++++ GIVEN ENTRIES

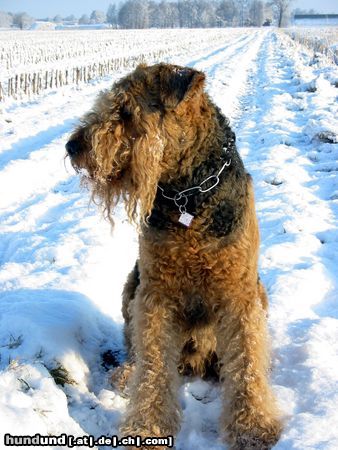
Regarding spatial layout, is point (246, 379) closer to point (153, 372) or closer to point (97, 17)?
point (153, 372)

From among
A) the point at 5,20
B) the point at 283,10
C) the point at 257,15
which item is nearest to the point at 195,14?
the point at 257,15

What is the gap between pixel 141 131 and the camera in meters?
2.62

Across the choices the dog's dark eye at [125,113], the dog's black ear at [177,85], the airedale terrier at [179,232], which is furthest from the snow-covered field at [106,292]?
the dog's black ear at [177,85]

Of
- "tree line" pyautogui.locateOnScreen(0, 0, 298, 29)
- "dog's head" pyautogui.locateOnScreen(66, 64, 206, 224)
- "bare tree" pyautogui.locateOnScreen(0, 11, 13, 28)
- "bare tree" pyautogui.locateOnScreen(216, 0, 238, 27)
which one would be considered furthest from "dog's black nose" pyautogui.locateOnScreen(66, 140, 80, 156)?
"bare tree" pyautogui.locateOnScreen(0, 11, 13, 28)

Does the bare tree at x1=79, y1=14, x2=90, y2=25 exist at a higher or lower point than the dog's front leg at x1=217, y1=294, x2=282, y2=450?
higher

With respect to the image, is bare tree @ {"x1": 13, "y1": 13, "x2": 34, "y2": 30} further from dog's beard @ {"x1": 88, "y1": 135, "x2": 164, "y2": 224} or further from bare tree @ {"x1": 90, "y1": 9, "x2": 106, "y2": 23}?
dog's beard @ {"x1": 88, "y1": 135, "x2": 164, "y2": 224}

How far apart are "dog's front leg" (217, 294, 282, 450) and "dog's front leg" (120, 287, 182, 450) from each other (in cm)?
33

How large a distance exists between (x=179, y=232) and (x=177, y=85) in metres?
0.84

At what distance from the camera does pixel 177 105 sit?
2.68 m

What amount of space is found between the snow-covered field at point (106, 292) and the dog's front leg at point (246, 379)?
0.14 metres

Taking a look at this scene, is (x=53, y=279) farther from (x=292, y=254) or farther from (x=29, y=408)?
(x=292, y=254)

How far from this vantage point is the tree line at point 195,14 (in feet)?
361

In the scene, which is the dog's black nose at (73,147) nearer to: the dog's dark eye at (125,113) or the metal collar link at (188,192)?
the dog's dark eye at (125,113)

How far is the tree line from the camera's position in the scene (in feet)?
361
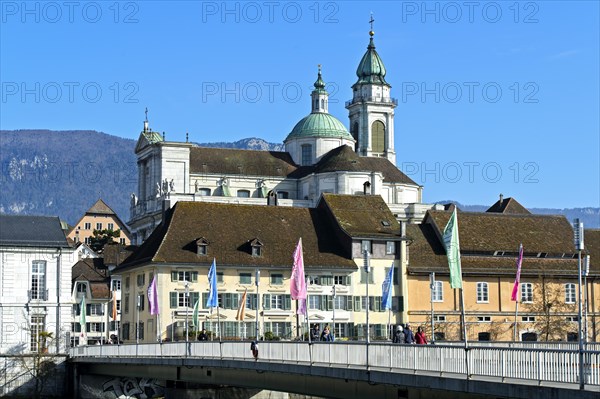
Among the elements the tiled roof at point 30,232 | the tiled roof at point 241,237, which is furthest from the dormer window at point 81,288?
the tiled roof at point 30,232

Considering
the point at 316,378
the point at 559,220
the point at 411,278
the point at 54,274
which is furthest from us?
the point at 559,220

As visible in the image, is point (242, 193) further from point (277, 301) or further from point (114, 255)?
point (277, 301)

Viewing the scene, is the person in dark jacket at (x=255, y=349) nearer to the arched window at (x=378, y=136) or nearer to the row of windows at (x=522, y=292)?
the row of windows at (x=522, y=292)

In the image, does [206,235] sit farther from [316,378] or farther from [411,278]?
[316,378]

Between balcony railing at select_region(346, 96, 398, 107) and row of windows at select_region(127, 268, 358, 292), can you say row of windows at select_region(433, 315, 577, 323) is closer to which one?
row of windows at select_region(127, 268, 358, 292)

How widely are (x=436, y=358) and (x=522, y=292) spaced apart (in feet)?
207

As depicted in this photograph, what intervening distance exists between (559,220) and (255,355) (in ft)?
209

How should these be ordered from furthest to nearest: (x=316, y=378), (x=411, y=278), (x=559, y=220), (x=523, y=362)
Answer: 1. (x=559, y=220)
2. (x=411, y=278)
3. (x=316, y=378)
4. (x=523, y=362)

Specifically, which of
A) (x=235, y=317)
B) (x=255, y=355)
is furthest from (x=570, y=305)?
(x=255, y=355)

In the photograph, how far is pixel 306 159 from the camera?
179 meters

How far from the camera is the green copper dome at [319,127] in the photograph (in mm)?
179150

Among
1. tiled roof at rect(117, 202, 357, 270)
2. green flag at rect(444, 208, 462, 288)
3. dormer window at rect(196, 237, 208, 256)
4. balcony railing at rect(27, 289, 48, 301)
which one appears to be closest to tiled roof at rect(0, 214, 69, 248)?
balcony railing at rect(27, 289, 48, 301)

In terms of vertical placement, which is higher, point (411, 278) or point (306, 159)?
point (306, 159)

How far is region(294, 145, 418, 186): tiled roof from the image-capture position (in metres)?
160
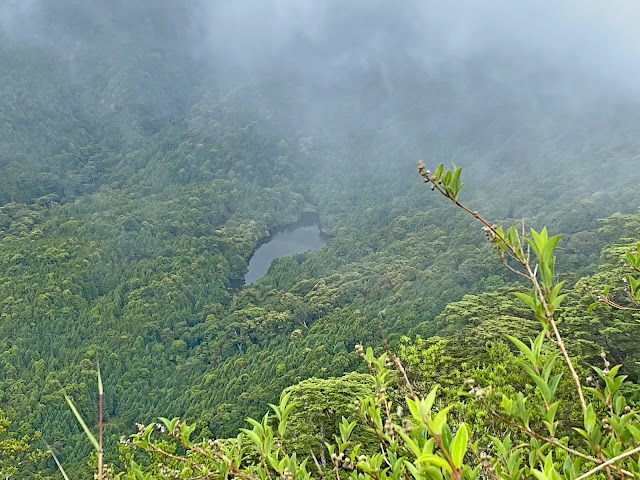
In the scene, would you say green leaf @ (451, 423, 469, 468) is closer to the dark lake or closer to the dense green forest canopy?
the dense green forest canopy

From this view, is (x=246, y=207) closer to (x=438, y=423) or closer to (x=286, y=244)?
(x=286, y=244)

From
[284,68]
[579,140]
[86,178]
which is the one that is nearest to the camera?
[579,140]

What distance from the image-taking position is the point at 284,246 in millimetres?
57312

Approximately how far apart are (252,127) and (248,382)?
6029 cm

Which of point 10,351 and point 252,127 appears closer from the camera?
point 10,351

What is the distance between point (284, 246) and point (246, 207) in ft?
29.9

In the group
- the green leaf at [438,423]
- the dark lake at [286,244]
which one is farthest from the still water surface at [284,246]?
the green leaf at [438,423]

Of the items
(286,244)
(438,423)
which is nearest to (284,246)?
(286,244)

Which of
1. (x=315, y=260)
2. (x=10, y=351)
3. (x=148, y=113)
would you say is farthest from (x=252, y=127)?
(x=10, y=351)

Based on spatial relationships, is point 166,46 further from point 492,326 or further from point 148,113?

++++++++

◆ **WORK TO DO**: All the lines above are to be given again exactly as they read, with the pictures removed.

◆ **FULL RESPONSE**:
Regarding spatial layout, is point (246, 379) closer to point (153, 372) or closer to point (97, 17)?
point (153, 372)

From among
A) the point at 5,20
B) the point at 283,10
C) the point at 257,15
which item is nearest to the point at 195,14?
the point at 257,15

What is the gap between pixel 141 131 and the camera in meters?
2.62

Across the choices the dog's dark eye at [125,113], the dog's black ear at [177,85], the airedale terrier at [179,232], which is furthest from the snow-covered field at [106,292]?
the dog's black ear at [177,85]

Of
- "tree line" pyautogui.locateOnScreen(0, 0, 298, 29)
- "dog's head" pyautogui.locateOnScreen(66, 64, 206, 224)
- "bare tree" pyautogui.locateOnScreen(0, 11, 13, 28)
- "bare tree" pyautogui.locateOnScreen(216, 0, 238, 27)
which one would be considered furthest from "dog's black nose" pyautogui.locateOnScreen(66, 140, 80, 156)?
"bare tree" pyautogui.locateOnScreen(0, 11, 13, 28)

Does the bare tree at x1=79, y1=14, x2=90, y2=25 exist at a higher or lower point than the dog's front leg at x1=217, y1=294, x2=282, y2=450?
higher

With respect to the image, is bare tree @ {"x1": 13, "y1": 13, "x2": 34, "y2": 30} further from dog's beard @ {"x1": 88, "y1": 135, "x2": 164, "y2": 224} or further from bare tree @ {"x1": 90, "y1": 9, "x2": 106, "y2": 23}?
dog's beard @ {"x1": 88, "y1": 135, "x2": 164, "y2": 224}

How far apart are "dog's front leg" (217, 294, 282, 450) and "dog's front leg" (120, 287, 182, 450) from each other (in cm)?
33

How large a distance exists between (x=179, y=232) and (x=177, y=85) in metres?
0.84

At what distance from the camera does pixel 177 105 sit?
2.68 m

What amount of space is found between the snow-covered field at point (106, 292) and the dog's front leg at point (246, 379)?
0.14 metres

Taking a look at this scene, is (x=53, y=279) farther from (x=292, y=254) or farther from (x=29, y=408)?
(x=292, y=254)

How far from this vantage point is the tree line at point 195,14 (in feet)?
361

In the scene, which is the dog's black nose at (73,147) nearer to: the dog's dark eye at (125,113) or the metal collar link at (188,192)?
the dog's dark eye at (125,113)

How far is the tree line from the camera's position in the scene (in feet)?
361
Among the elements the tiled roof at point 30,232 | the tiled roof at point 241,237, which is furthest from the dormer window at point 81,288?
the tiled roof at point 30,232

Considering
the point at 316,378
the point at 559,220
the point at 411,278
the point at 54,274
which is furthest from us?
the point at 559,220

As visible in the image, is point (242, 193) further from point (277, 301) or further from point (114, 255)?
point (277, 301)

Viewing the scene, is the person in dark jacket at (x=255, y=349) nearer to the arched window at (x=378, y=136) or nearer to the row of windows at (x=522, y=292)?
the row of windows at (x=522, y=292)

In the image, does [206,235] sit farther from [316,378] or farther from [411,278]?
[316,378]

Between balcony railing at select_region(346, 96, 398, 107) and row of windows at select_region(127, 268, 358, 292), can you say row of windows at select_region(433, 315, 577, 323) is closer to which one?
row of windows at select_region(127, 268, 358, 292)

How widely are (x=436, y=358) and (x=522, y=292) spaced apart (in feet)?
207

As depicted in this photograph, what intervening distance exists between (559,220) and (255,355) (in ft)?
209

How should these be ordered from furthest to nearest: (x=316, y=378), (x=411, y=278), (x=559, y=220), (x=523, y=362)
Answer: 1. (x=559, y=220)
2. (x=411, y=278)
3. (x=316, y=378)
4. (x=523, y=362)

Specifically, which of
A) (x=235, y=317)
B) (x=255, y=355)
is furthest from (x=570, y=305)?
(x=255, y=355)

In the photograph, how far is pixel 306 159 from the camera?
179 meters

How far from the camera is the green copper dome at [319,127] in the photograph (in mm)?
179150

Among
1. tiled roof at rect(117, 202, 357, 270)
2. green flag at rect(444, 208, 462, 288)
3. dormer window at rect(196, 237, 208, 256)
4. balcony railing at rect(27, 289, 48, 301)
which one appears to be closest to tiled roof at rect(0, 214, 69, 248)?
balcony railing at rect(27, 289, 48, 301)

In terms of vertical placement, which is higher, point (411, 278) or point (306, 159)?
point (306, 159)

How far is region(294, 145, 418, 186): tiled roof from the image-capture position (in metres)?
160
In the scene, would you say green leaf @ (451, 423, 469, 468) is closer to the dark lake or closer to the dense green forest canopy?
the dense green forest canopy

From this view, is (x=246, y=207) closer to (x=438, y=423) or closer to (x=286, y=244)?
(x=286, y=244)

From
[284,68]
[579,140]
[86,178]
which is the one that is nearest to the camera?
[579,140]

What distance from the image-taking position is the point at 284,246 in millimetres?
57312

Approximately how far apart are (252,127) and (248,382)?
6029 cm

Which of point 10,351 and point 252,127 appears closer from the camera?
point 10,351

What is the distance between point (284, 246) and point (246, 207) in ft?
29.9

In the group
- the green leaf at [438,423]
- the dark lake at [286,244]
which one is farthest from the still water surface at [284,246]?
the green leaf at [438,423]

Of the items
(286,244)
(438,423)
which is nearest to (284,246)?
(286,244)

Which of
1. (x=315, y=260)
2. (x=10, y=351)
3. (x=148, y=113)
would you say is farthest from (x=252, y=127)?
(x=10, y=351)

Based on spatial relationships, is point 166,46 further from point 492,326 or further from point 148,113?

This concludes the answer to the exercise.